Change a few things in config.js in the main Ghost directory. Mainly add email settings and change the production URL to your blog URL.

production: {
    url: 'https://blog.jden.me',
    mail: {},
    . . . 
}

Next I created the website directory (and blessed it the appropriate ownership in /var/www/ for jden.me In the nginx configuration /etc/nginx/sites-available/default, I added the following for Let’s Encrypt.

server {
	. . .
	location ~ /.well-known {
		allow all;
	}
	. . .
}

Be sure to note the root of your website directory, and that the nginx configuration has the correct symbolic link to /etc/nginx/sites-enabled.

With certbot-auto installed, I moved it to /usr/sbin/local and blessed it with executable. sudo chmod a+x /usr/local/sbin/certbot-auto Then run the command and follow the prompts to generate certificates.

certbot-auto certonly --webroot -w /var/www/example -d jden.me -d www.jden.me -w /var/www/ghost -d blog.jden.me

You can choose to generate a Strong Diffie-Hellman Group for increased security (I did).
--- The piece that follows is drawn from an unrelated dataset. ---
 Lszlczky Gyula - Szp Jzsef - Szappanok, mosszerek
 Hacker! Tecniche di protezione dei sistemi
After the certificates were enabled I then deleted the /default configuration file and made /etc/nginx/sites-available/jden.me and /etc/nginx/sites-available/blog.jden.me files. You need to tell nginx where and how to handle the certificates

server {
	listen 443 ssl;
	
	server_name jden.me www.jden.me;
	
	ssl_certificate /etc/letsencrypt/live/jden.me/fullchain.pem;
	ssl_certificate_key /etc/letsencrypt/live/jden.me/privkey.pem;
	ssl_protocols TLSv1 TLSv1.1 TLSv1.2;
	ssl_prefer_server_ciphers on;
	ssl_dhparam /etc/ssl/certs/dhparam.pem;
	ssl_ciphers 'ECDHE-RSA-AES128-GCM-SHA256:ECDHE-ECDSA-AES128-GCM-SHA256:ECDHE-RSA-AES256-GCM-SHA384:ECDHE-ECDSA-AES256-GCM-SHA384:DHE-RSA-AES128-GCM-SHA256:DHE-DSS-AES128-GCM-SHA256:kEDH+AESGCM:ECDHE-RSA-AES128-SHA256:ECDHE-ECDSA-AES128-SHA256:ECDHE-RSA-AES128-SHA:ECDHE-ECDSA-AES128-SHA:ECDHE-RSA-AES256-SHA384:ECDHE-ECDSA-AES256-SHA384:ECDHE-RSA-AES256-SHA:ECDHE-ECDSA-AES256-SHA:DHE-RSA-AES128-SHA256:DHE-RSA-AES128-SHA:DHE-DSS-AES128-SHA256:DHE-RSA-AES256-SHA256:DHE-DSS-AES256-SHA:DHE-RSA-AES256-SHA:AES128-GCM-SHA256:AES256-GCM-SHA384:AES128-SHA256:AES256-SHA256:AES128-SHA:AES256-SHA:AES:CAMELLIA:DES-CBC3-SHA:!aNULL:!eNULL:!EXPORT:!DES:!RC4:!MD5:!PSK:!aECDH:!EDH-DSS-DES-CBC3-SHA:!EDH-RSA-DES-CBC3-SHA:!KRB5-DES-CBC3-SHA';
	ssl_session_timeout 1d;
	ssl_session_cache shared:SSL:50m;
	ssl_stapling on;
	ssl_stapling_verify on;
	add_header Strict-Transport-Security max-age=15768000;
}

Finally, redirect all HTTP requests to HTTPS

server {
	listen 80;
	server_name jden.me www.jden.me;
	return 301 https://$host$request_uri;
}

The Ghost configuration is identical (changing server_name and directories) except for some extra special sauce to make Ghost play nice. This was the hardest part, because most documentation online does not have Ghost running on a subdomain. The following is added to /etc/nginx/sites-available/blog.jden.me

location / {
	proxy_set_header X-Forwarded-For $proxy_add_x_forwarded_for;
	proxy_set_header Host $http_host;
	proxy_set_header X-Forwarded-Proto $scheme;
	proxy_pass http://127.0.0.1:2368;
}

Now restart nginx with sudo service nginx restart and go checkout blog.jden.me and jden.me with those sweet padlocks.

This post is more for future-self after no-doubt destroying my VPS and having to set it up again, but if it was helpful to you, that is okay too.